The Spark

the Voice of
The Communist League of Revolutionary Workers–Internationalist

“The emancipation of the working class will only be achieved by the working class itself.”
— Karl Marx

Haiti:
Workers Protest

May 22, 2017

This article is translated from the May 9 issue of Combat Ouvrier (Workers Fight), the paper of comrades in Guadeloupe and Martinique, two islands that are French overseas departments in the Caribbean.

On May 1st, textile workers demanded a wage increase to more than $11 a day (800 gourdes, the Haitian currency).

In the capital city of Port-au-Prince, nearly 500 people defied the police by marching from Sonapi Park in the industrial zone to the president’s residence at the Field of Mars. The majority were workers from the textile companies, supported by students.

Four trade unions were present, as were the comrades of OTR, the Revolutionary Workers Organization, demonstrating with the slogan of raising the minimum wage. The demonstrators chanted, “800 gourdes minimum per day,” and, “Slow down the pace of work!” Their signs exposed the high cost of living and the lack of health insurance, for which deductions are always made by the bosses without services to workers ever being paid for.

The Haitian government, serving the bosses, renamed May 1 “the Festival of Agriculture.” The government organized an agricultural fair at the Field of Mars to fool working people and divert them onto a different path than struggle.

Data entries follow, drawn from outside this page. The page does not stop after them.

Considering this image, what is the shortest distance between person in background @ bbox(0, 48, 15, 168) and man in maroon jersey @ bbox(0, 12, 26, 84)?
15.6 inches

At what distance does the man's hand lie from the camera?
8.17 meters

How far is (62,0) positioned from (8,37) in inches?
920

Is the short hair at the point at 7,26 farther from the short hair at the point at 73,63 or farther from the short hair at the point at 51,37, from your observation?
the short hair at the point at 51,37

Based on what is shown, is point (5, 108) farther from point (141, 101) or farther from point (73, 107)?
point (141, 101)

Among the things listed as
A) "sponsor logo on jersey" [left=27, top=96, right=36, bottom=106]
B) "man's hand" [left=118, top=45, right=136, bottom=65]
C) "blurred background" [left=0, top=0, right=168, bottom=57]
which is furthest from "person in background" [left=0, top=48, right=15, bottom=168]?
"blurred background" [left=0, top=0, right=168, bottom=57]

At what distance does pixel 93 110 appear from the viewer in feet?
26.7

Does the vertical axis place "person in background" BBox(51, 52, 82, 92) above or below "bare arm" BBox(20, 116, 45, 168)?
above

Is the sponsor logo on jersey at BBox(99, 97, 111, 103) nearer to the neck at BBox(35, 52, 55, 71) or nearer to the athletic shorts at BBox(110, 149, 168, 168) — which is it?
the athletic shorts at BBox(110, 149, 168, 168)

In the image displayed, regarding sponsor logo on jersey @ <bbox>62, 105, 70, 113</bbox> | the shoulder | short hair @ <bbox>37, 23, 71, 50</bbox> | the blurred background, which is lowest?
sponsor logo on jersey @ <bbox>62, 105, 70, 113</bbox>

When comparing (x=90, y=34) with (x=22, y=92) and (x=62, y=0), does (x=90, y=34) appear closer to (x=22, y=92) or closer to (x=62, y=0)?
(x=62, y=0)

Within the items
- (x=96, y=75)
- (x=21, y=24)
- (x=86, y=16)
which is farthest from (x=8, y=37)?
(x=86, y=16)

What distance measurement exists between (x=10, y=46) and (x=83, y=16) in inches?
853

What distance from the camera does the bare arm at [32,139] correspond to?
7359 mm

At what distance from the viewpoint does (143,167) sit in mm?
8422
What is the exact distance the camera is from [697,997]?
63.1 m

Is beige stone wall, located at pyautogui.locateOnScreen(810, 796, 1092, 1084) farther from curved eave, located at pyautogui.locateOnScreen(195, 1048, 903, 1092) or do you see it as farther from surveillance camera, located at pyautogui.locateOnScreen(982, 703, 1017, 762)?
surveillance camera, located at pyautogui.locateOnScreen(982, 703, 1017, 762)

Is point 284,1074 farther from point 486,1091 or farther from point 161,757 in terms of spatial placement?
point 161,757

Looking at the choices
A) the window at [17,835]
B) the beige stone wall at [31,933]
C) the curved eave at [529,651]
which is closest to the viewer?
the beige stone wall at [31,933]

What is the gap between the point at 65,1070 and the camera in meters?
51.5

But worrying that the protesters might disrupt the fair, the new president Jovenel sent police to arrest the demonstrators anyway. On the road the marchers encountered the police and their armored vehicles. They faced off for over an hour. The workers sang, “When we are hurt on a machine, we never see the police.” The workers explained to the police that they also are children of poor neighborhoods and that they should not obey the orders of the bosses. In the end the police did not shoot. They followed the march and blocked it 200 yards from the Field of Mars.

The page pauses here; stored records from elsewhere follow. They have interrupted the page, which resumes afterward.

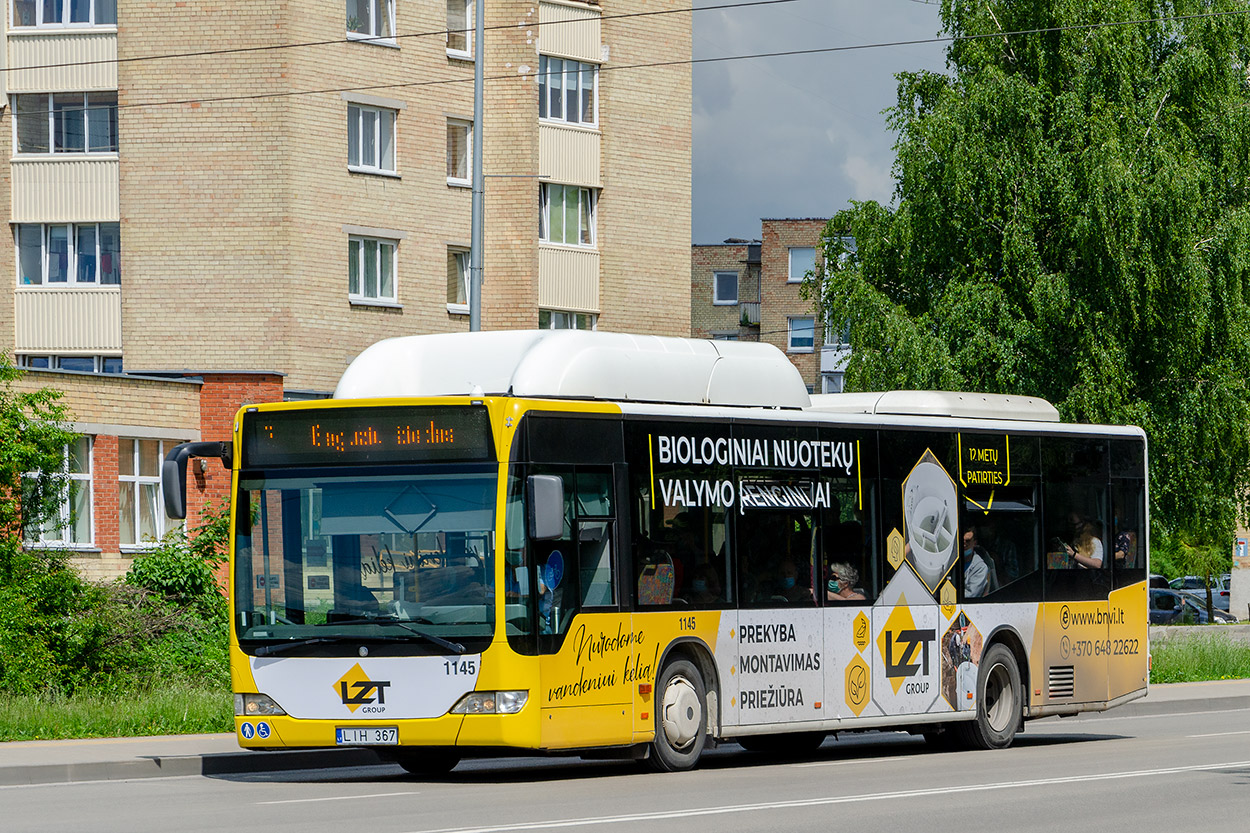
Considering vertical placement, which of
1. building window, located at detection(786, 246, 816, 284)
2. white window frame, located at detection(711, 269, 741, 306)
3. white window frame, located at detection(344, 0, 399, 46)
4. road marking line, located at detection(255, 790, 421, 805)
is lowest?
road marking line, located at detection(255, 790, 421, 805)

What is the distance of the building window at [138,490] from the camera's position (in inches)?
1406

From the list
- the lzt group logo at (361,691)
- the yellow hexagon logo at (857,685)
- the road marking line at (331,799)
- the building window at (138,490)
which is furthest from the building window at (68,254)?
the road marking line at (331,799)

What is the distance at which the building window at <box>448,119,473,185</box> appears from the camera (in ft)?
139

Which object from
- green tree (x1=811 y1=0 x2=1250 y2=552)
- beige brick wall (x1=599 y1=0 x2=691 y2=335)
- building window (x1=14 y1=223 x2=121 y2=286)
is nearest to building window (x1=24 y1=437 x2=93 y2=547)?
building window (x1=14 y1=223 x2=121 y2=286)

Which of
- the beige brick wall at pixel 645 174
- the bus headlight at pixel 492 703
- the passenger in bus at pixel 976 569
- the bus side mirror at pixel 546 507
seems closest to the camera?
the bus side mirror at pixel 546 507

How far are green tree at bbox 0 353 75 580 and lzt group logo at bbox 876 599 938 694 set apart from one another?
506 inches

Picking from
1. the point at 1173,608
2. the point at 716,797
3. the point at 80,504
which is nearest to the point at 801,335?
the point at 1173,608

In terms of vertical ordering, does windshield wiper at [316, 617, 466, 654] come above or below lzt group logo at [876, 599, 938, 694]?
above

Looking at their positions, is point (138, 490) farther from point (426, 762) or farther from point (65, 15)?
point (426, 762)

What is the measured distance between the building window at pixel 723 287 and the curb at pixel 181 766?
219ft

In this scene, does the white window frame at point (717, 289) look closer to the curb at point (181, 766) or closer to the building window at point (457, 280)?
the building window at point (457, 280)

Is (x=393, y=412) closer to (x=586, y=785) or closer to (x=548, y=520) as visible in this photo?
(x=548, y=520)

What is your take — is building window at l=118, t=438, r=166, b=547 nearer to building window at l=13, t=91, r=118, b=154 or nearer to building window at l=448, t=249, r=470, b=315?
building window at l=13, t=91, r=118, b=154

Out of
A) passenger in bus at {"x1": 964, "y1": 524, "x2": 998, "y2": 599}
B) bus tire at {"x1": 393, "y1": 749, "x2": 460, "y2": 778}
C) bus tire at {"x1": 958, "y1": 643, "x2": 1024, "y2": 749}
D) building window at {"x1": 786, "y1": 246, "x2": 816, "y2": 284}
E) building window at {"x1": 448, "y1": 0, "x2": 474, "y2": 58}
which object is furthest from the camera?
building window at {"x1": 786, "y1": 246, "x2": 816, "y2": 284}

Union speakers demanded the pay raise to 800 gourdes a day. The speaker from OTR explained why this wage should be paid in dollars. The bosses get sales revenue in dollars but pay the workers in gourdes, which is a currency that loses value. A wage paid in dollars would not lose value.

No president will make this adjustment. Only pressure exerted by mobilized, angry workers will force the bosses to make it.

The morning of May 1, President Jovenel wanted to calm this anger in advance by decreeing a raise of 50 gourdes per day. This would only raise the pay from $4 a day now to $5 a day. The workers replied, “That’s miles away from 800 gourdes ($11)!” and they are still mobilized in the industrial zone.